On the other hand, if your plan consists of much of the usual Republican boilerplate about reforming our nation’s dysfunctional health-care system, maybe you would not be too anxious to talk about it either. And if you are promising a certain amount of chaos and upheaval in the health care system at a time when the American public has just finished getting past so much of the uncertainty it went through with the implementation of Obamacare – the screaming opposition from conservatives, the refusals to accept the Medicaid expansion, the buggy launch of healthcare.gov, the Supreme Court cases – you might not want to talk about that either.

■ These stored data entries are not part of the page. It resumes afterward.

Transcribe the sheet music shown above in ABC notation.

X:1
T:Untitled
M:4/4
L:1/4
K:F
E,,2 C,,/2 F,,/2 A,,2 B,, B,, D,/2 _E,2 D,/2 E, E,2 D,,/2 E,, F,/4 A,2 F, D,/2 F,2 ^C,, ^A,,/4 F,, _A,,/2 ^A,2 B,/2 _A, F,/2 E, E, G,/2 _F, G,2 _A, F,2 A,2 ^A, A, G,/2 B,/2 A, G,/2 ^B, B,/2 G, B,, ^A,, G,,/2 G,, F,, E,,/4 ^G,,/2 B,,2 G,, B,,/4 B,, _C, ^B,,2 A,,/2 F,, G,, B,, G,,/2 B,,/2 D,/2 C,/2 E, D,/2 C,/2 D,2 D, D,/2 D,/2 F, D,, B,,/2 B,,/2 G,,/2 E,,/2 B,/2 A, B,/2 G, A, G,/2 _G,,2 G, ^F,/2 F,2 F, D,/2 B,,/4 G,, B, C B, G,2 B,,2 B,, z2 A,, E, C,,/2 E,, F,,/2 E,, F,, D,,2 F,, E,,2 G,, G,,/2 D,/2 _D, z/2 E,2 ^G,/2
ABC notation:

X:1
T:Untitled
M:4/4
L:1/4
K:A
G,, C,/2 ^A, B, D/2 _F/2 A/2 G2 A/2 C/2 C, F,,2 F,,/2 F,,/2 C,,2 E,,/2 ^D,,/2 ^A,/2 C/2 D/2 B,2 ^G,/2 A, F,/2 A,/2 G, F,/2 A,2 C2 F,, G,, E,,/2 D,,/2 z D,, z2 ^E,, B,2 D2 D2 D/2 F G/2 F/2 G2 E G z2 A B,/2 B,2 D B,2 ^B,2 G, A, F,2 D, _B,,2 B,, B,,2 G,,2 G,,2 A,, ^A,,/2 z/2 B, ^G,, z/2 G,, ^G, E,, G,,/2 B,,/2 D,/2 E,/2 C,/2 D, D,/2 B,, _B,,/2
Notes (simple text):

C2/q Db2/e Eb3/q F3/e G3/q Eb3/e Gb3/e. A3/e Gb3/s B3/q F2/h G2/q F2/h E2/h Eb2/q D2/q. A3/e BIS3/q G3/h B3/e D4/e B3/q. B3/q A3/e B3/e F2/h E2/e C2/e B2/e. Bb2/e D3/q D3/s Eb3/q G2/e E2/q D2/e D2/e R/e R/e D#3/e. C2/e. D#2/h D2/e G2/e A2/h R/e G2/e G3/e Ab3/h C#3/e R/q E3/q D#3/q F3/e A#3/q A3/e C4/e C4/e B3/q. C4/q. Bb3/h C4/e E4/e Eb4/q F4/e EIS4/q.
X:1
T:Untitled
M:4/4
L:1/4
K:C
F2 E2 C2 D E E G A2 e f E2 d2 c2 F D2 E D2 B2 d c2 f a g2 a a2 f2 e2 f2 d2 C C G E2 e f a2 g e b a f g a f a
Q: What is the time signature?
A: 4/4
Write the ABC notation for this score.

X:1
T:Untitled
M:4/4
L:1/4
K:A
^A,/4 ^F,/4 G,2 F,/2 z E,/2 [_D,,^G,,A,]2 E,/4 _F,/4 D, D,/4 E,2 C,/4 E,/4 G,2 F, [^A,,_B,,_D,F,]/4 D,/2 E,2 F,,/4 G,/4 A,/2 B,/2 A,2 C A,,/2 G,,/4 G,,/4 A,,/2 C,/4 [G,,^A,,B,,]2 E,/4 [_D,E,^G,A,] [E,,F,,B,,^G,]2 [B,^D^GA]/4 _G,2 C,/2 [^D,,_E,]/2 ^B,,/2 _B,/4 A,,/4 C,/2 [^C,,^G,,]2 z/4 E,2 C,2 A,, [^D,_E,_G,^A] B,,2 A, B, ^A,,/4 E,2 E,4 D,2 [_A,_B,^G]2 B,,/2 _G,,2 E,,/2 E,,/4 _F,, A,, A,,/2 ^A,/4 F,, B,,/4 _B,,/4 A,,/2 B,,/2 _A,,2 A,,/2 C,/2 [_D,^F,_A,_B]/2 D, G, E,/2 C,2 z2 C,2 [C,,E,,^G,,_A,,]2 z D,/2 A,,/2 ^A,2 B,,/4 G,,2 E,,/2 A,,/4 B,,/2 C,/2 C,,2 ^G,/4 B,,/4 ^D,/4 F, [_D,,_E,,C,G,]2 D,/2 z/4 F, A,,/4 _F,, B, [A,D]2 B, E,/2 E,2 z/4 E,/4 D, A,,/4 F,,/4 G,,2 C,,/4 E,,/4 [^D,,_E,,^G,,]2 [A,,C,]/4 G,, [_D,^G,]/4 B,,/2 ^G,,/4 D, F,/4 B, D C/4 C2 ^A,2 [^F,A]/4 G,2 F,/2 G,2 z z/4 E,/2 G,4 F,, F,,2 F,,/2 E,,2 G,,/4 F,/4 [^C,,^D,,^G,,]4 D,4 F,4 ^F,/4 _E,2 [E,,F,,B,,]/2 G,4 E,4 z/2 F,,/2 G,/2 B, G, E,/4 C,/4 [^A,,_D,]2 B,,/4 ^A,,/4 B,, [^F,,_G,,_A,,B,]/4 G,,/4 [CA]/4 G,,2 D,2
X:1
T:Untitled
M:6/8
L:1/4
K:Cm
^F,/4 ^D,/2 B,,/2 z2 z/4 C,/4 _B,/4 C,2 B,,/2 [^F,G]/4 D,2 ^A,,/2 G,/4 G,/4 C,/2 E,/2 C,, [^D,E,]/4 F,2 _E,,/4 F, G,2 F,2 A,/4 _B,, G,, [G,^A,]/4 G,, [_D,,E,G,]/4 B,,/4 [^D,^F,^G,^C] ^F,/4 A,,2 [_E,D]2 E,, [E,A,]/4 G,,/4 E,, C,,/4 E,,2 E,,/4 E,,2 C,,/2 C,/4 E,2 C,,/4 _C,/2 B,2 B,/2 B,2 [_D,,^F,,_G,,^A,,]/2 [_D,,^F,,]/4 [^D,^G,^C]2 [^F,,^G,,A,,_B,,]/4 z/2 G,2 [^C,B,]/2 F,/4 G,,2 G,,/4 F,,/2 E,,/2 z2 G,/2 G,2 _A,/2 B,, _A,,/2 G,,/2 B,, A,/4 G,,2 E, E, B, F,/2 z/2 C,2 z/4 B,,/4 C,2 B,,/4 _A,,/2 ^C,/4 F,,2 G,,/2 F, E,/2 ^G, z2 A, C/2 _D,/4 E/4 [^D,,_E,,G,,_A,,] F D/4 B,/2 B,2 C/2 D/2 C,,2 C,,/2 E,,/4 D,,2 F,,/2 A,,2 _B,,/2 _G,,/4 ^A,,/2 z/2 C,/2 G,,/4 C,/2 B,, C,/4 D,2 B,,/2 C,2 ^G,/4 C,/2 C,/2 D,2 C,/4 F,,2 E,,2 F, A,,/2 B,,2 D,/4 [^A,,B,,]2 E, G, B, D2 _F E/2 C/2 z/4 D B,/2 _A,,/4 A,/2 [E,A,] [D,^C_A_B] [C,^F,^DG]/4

But that is exactly what Bush is promising. Buried in his speech at St. Anselm College was an admission that part of his plan is working with the states on “transition plans” for the 17 million or so people who have gained coverage under Obamacare. In other words, after Obamacare gave insurance coverage to the previously uninsured, Bush is promising to yank it away again while waving at a vague promise to help people move into yet another new, unspecified system.
And what a system it would be. Bush’s plan would rely more on access to “catastrophic care” plans, the junkiness of which were one of the motivating factors for Obamacare’s provisions that all insurance must provide minimum standards of care. He has promised to “return power to the states,” which is usually code for deregulating state markets and turning Medicaid into a block grant program, actions that disproportionately hurt the minorities and poor who rely on the program for healthcare access. He also promises to move Obamacare’s income tax credits for purchasing insurance on the exchanges from an income- to an age-based model. These tax credits would be open to everyone and could be used to shop for plans on the open market. This was a bad idea when Scott Walker proposed it in his own plan and it is a bad idea now.
That the Republican candidates are still fighting the Obamacare battles should surprise exactly no one who has been paying attention to the right’s never-ending jihad against everything the Obama administration has ever proposed. (If the president declared Tortilla Coast his favorite restaurant in D.C., rest assured the Freedom Caucus would immediately declare it a hotbed of communism.) This despite the fact that polls find the provisions of Obamacare to be incredibly popular so long as you don’t use the word “Obamacare” in talking about where they came from. Which leads one to think that when the public examines the details of exactly what newly lauded health benefits it would suddenly lose with a root-and-branch “repeal and replace” scenario, it would turn against the GOP in a second.
Recent polls show that Obamacare is likely to be a significant factor in getting voters to the polls next November. What is unclear is how many of the voters who want a full repeal understand what exactly they will be giving up if Bush’s plan, or one offered by another Republican candidate, gets implemented. If they get wise to that, it will help the Democratic candidate. The history of the last six years, though, does not leave me hopeful.